Exercise objective: When you find the word "annotators" in a line of the entries, please copy the whole line.
Exercise inputs Block Start
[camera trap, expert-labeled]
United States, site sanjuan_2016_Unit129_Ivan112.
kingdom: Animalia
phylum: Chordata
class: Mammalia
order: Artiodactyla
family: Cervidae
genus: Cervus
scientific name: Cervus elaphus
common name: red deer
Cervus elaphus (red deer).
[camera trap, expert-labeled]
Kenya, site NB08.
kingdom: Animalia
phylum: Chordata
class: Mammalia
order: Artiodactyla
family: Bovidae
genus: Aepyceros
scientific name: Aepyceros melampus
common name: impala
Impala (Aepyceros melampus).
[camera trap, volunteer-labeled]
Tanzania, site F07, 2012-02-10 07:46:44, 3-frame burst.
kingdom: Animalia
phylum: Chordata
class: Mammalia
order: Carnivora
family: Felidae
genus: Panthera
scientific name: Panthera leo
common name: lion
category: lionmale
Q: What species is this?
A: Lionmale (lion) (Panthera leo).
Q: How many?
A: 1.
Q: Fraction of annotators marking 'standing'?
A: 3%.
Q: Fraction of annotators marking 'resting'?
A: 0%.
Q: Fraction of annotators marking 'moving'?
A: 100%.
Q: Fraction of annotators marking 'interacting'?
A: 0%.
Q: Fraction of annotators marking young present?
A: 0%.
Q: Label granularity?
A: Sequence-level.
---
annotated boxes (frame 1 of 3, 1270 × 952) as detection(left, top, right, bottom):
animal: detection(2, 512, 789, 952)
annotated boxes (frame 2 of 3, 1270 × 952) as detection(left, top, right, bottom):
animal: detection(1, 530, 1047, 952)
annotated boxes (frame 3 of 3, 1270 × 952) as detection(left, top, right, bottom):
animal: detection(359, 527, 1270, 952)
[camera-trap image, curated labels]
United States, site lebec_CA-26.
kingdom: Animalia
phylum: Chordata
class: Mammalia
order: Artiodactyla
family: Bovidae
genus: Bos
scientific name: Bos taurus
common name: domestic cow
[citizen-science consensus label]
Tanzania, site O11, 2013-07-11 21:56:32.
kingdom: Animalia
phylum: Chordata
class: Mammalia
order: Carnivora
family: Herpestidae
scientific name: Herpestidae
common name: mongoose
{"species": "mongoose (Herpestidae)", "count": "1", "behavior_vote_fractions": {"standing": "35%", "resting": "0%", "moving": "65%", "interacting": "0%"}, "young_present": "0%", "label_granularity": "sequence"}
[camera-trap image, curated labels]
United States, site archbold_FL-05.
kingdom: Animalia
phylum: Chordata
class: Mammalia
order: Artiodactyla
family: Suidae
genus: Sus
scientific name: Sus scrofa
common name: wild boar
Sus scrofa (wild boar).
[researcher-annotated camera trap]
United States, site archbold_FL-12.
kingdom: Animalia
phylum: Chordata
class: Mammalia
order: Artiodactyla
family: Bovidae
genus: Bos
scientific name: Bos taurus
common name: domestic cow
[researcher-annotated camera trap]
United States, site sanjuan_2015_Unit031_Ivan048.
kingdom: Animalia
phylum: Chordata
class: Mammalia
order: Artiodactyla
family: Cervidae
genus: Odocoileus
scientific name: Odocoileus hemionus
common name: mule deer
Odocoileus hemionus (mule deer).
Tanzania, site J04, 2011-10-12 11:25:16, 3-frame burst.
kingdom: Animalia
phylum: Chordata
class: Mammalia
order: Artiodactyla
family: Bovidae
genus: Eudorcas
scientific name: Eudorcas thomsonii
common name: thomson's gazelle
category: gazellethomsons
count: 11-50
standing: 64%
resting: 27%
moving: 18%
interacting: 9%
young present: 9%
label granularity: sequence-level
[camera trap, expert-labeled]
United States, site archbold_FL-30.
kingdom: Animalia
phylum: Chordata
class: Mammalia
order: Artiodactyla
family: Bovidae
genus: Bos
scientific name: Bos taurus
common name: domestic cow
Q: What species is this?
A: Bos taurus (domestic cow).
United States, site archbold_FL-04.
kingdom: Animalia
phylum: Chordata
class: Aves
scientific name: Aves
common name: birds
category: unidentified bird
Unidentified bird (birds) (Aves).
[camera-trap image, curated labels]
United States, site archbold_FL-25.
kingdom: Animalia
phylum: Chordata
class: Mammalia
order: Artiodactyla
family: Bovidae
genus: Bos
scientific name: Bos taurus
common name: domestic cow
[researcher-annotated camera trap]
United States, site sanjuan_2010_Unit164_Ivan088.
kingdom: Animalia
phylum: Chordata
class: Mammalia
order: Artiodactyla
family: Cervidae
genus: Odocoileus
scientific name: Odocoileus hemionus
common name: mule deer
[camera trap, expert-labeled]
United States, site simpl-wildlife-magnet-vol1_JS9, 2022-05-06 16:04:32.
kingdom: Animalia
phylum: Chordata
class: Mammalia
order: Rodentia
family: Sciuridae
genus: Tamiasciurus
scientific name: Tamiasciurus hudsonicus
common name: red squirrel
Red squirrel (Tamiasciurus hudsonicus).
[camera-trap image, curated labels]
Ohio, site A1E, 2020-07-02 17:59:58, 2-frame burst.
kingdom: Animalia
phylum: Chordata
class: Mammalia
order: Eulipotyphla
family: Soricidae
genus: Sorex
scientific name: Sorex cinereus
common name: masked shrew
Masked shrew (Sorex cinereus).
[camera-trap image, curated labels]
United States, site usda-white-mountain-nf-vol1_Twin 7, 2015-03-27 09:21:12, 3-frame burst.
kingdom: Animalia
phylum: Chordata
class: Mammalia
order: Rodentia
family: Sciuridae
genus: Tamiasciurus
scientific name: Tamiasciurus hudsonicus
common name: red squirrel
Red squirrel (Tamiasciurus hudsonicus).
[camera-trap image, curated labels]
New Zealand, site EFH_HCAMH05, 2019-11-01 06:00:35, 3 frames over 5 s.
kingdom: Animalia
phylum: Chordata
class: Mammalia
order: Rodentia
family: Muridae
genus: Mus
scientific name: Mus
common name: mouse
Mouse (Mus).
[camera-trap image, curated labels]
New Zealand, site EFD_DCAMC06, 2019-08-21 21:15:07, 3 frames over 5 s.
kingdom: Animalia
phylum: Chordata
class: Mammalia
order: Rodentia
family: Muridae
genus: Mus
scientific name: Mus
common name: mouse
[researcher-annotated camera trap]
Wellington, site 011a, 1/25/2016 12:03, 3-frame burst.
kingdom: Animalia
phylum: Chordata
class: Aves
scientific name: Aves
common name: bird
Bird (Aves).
Exercise inputs Block End
Exercise solution:
Q: Fraction of annotators marking 'standing'?
Q: Fraction of annotators marking 'resting'?
Q: Fraction of annotators marking 'moving'?
Q: Fraction of annotators marking 'interacting'?
Q: Fraction of annotators marking young present?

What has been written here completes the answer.